Semuanya itu mengharuskan adanya taktik kebudayaan yg mampu neneruskan dan membuatkan nilai-nilai luhur Pancasila dalam segala aspek kehidupan bangsa.
Abdulkadir Besar (1994: 35) menawarkan pelaksanaan “taktik dialogi antar budaya” pada menghadapi gejala penyeragaman atau globalisasi dewasa ini.. Artinya, membiarkan budaya asing yang mengglobal berdampingan menggunakan budaya orisinil. Melalui interaksi yg terus menerus, masing-masing budaya akan mendapatkan pelajaran yg berharga. Hasil akhir yang diharapkan dari interaksi itu merupakan terpeliharanya cukup diferensiasi, sekaligus tercegahnya penyeragaman universal. Ideologi Pancasila menjadi jati diri bangsa Indonesia tidak mandeg, melainkan wajib diperbaharui secara terus menerus, sebagai akibatnya bisa memberikan pedoman, inspirasi, dan dukungan pada setiap anggota bangsa Indonesia pada memperkembangkan dirinya menjadi bangsa Indonesia. Sedangkan pembaharuan yg sehat selalu bertitik tolak pada masa lampau dan sekaligus diarahkan bagi terwujudnya hasrat pada masa depan. Setiap zaman menampakkan corak kepribadiannya sendiri, tetapi kepribadian yang terbentuk dalam zaman yang tidak selaras haruslah memiliki kesinambungan menurut masa lampau sampai masa mendatang sehingga tergambarkan aspek historitasnya (Hardono Hadi, 1994: 76). Kesinambungan tidak berarti hanya penggulangan atau pelestarian secara persis apa yg didapatkan di masa lampau buat diterapkan pada masa kini dan masa mendatang. Unsur yang sama dan permanen maupun unsur yg kreatif serta baru, semuanya harus dirajut pada satu kesatuan yg integral.

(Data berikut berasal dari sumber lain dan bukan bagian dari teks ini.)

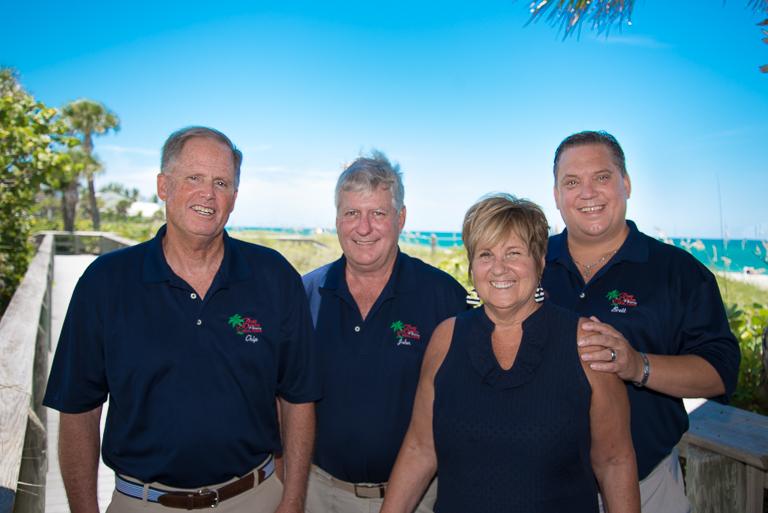 Brett Barber and Company Group Photo
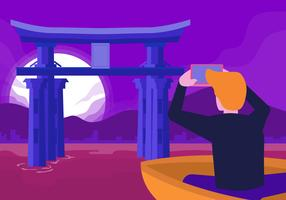 Besök Japan Vector Flat Illustration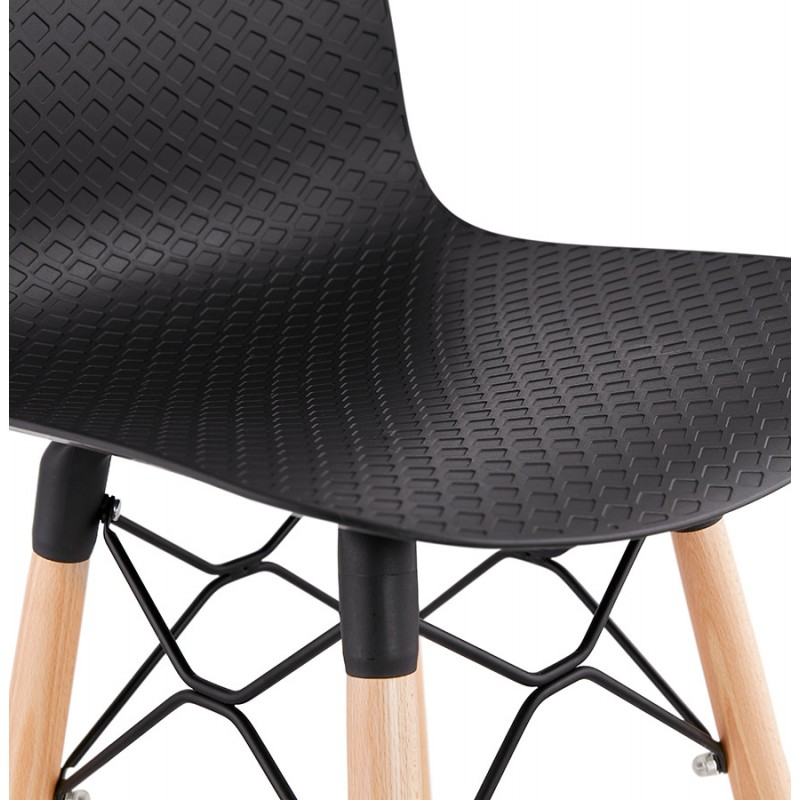 FAIRY skandinavischen Design Barhocker (schwarz) - image 46711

Teori hilemorfisme dari Aristoteles sanggup mendukung pandangan tadi. Aristoteles menegaskan, bahwa meskipun materi (hyle) menjadi konkret apabila dibentuk (morfe), tetapi materi tidaklah pasif. Artinya terdapat gerak. Setiap relitas yang telah berbentuk (berdasar materi) bisa juga menjadi materi bagi bentuk yang lain,sebagai akibatnya setiap empiris mengalami perubahan. Perubahan yg terdapat bukan kebaharuan sama sekali tetapi perubahan yg kesinambungan. Artinya, aktualitas yg terdapat kini berdasar dalam realitas yg telah terdapat pada masa lampau dan terbuka bagi adanya perubahan pada masa depan.